Interesting – the three most basic classes of discourse:
Locutionary describes the literal words you say
Illocutionary describes the effect you intended those words to have
Perlocutionary describes the actual effect they had
Anything you say has multiple meaningfulnesses. Not meanings, although it has multiples of those too. MEANINGFULNESSES. Which is why it is possible to discover with some upset that a throw-away comment you once made has been resounding in another’s head for years.
I write poems for me. They are a record of one meaningfulness, or feeling, or importance in my mind – so is it even illocution if the intended effect is meant only for me? In this case, the illocutionary act may not be the transfer of an intended inference, but hope of provoking praise – or is that a more secondary, perlocutionary effect? Do I not even want you to grasp exactly what I mean, despite putting words on a page on the internet?
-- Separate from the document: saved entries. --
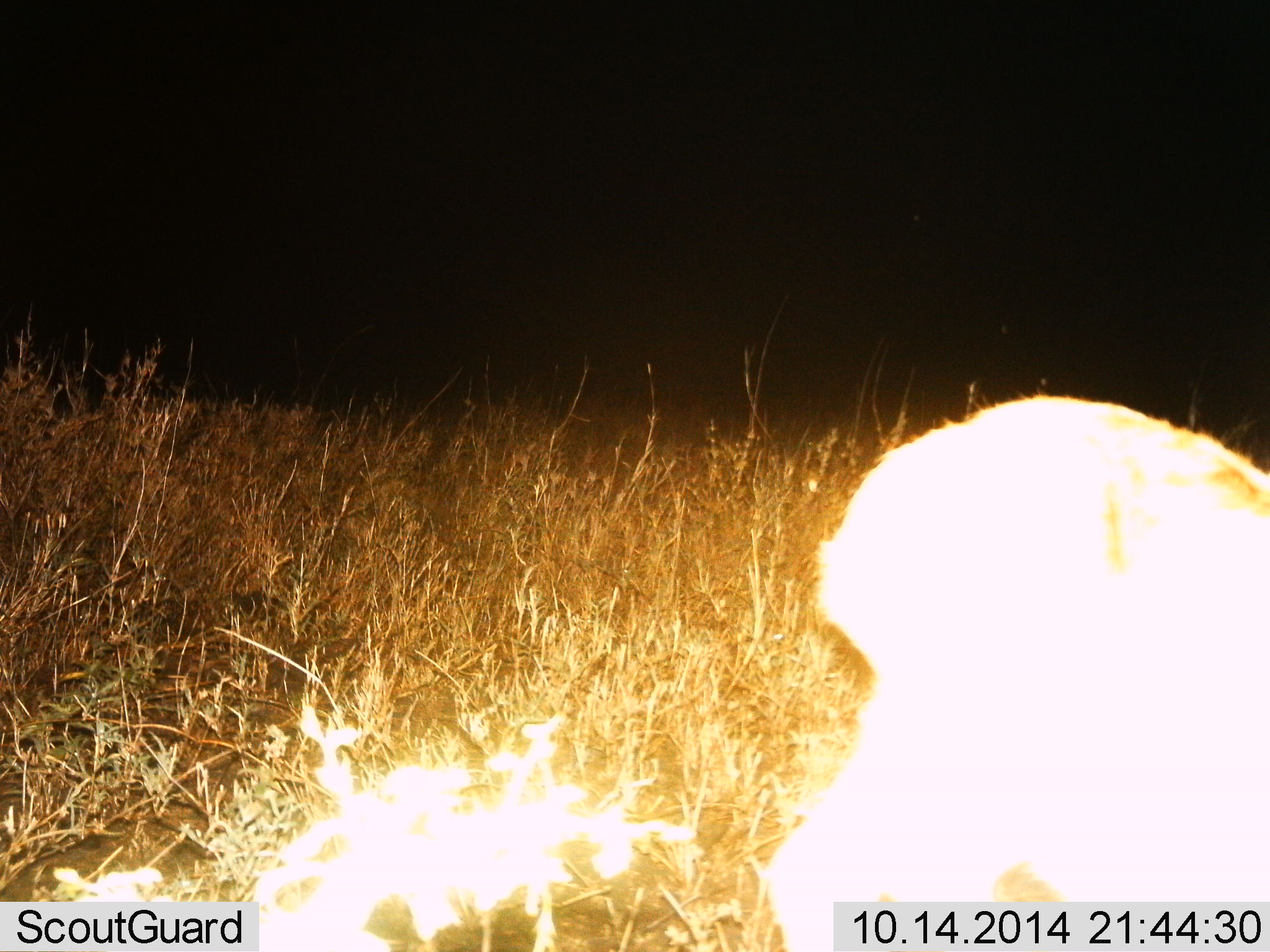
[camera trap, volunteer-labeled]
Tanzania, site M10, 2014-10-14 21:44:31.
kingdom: Animalia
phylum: Chordata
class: Mammalia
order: Carnivora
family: Felidae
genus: Panthera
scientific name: Panthera leo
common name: lion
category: lionfemale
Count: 1.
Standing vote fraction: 67%.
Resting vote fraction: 33%.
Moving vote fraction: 0%.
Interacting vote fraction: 0%.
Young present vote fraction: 0%.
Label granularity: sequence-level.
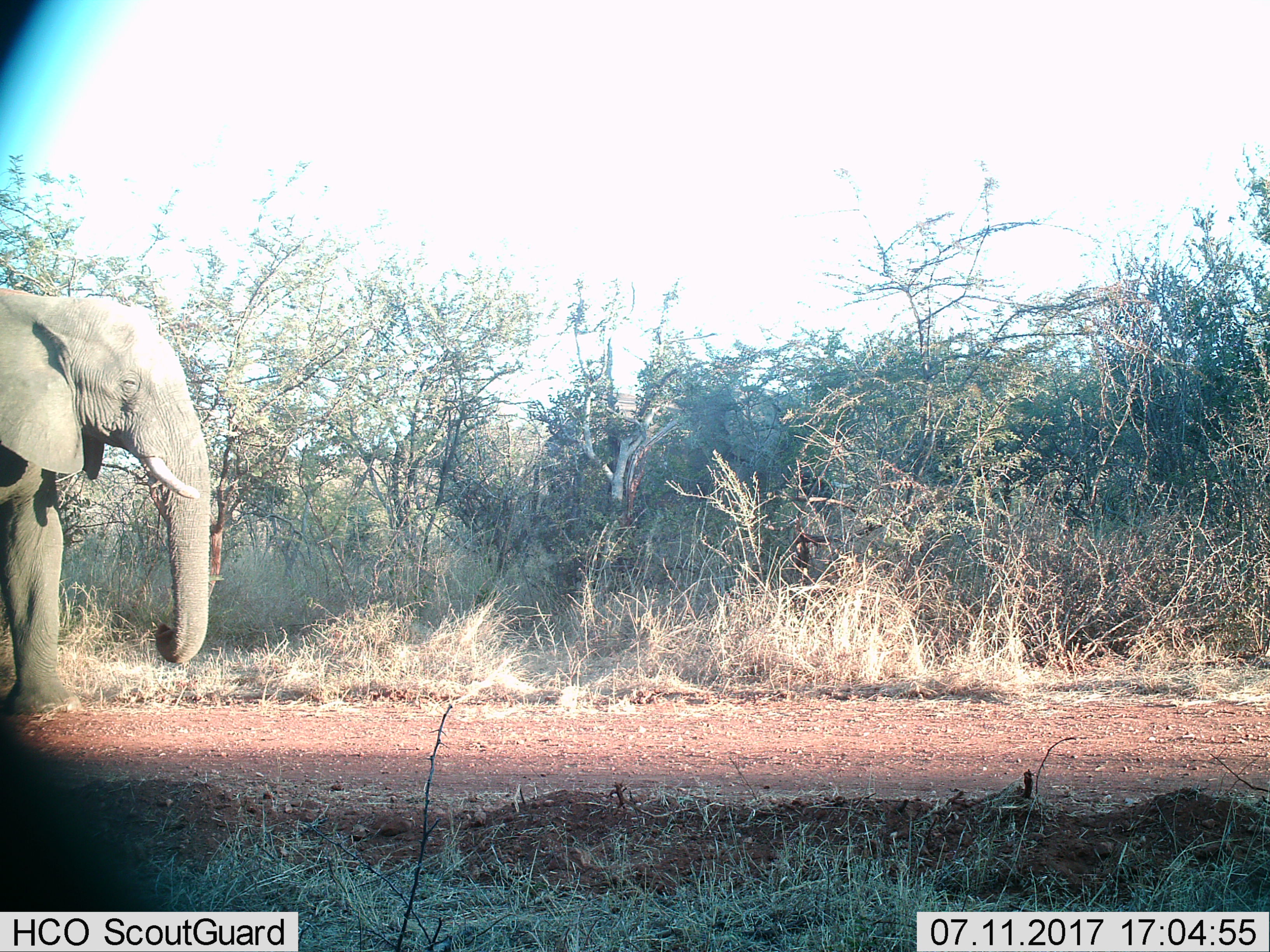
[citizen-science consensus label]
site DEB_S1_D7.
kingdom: Animalia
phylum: Chordata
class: Mammalia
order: Proboscidea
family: Elephantidae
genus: Loxodonta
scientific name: Loxodonta africana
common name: african bush elephant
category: elephant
Elephant (african bush elephant) (Loxodonta africana), count 1. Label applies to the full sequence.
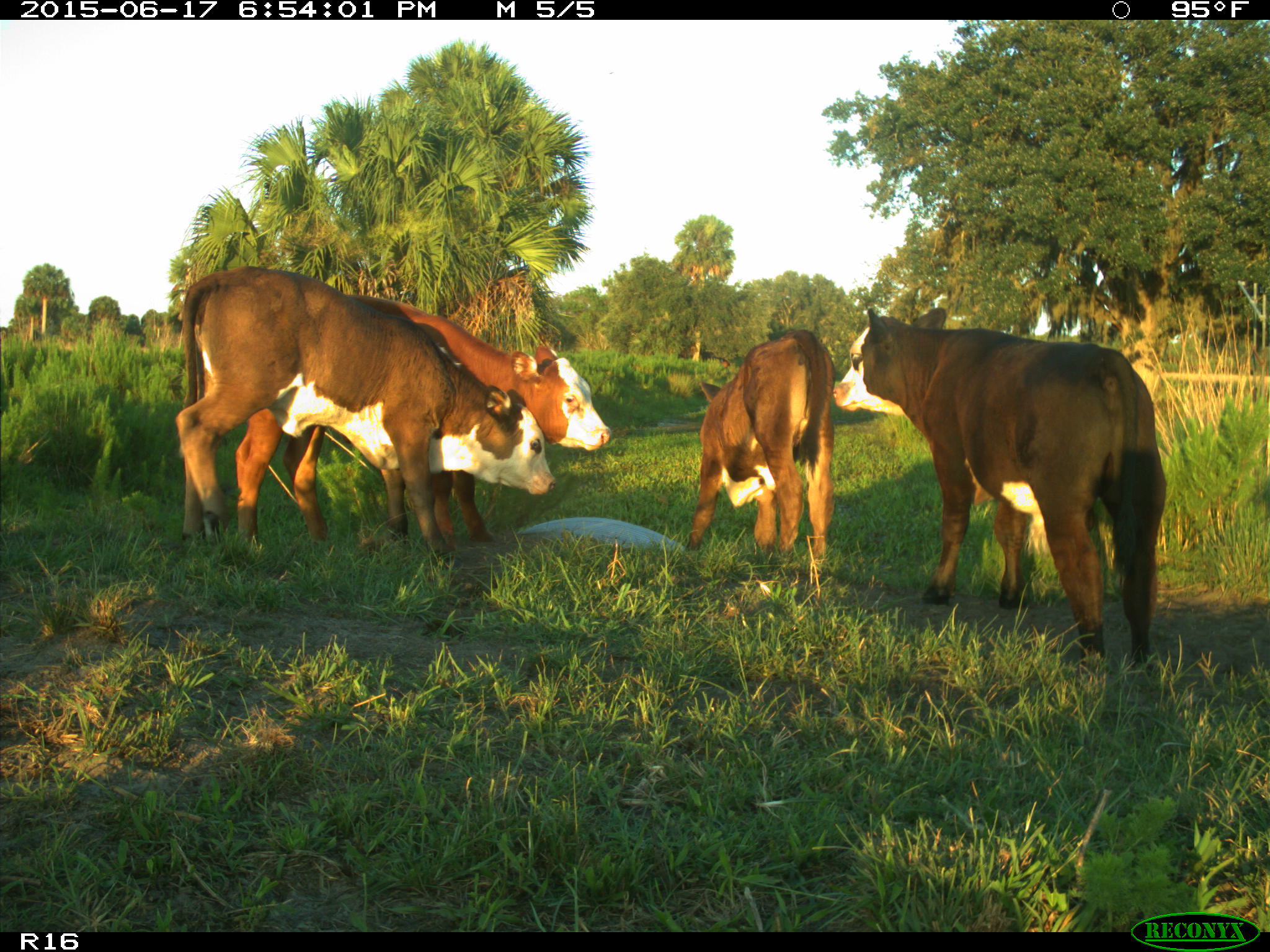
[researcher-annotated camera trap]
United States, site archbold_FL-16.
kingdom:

Whether I want it or not, what someone else infers is something entirely apart; an individual’s own private meaningfulness, or lack of. We all know words have huge power, but we rarely stop to consider the worlds that spin apart every time a sentence is uttered.
Linguistics gets so complicated when it crosses into psychology and philosophy, as of course it must as the most involuntarily human of human constructs. It is MIRACULOUS that children are born with the pre-programmed ability to learn a communication system that we made up. We invented this. We designated meaning to these sounds our mouths can make. I want to say it’s like being born with the ability to master calculus, but of course we ARE – it’s just that language is the biggest (although largely subconscious) focus of any pursuit in anyone’s life. We give it the utmost importance without even thinking about it, and in result we are distinct from animal and machine.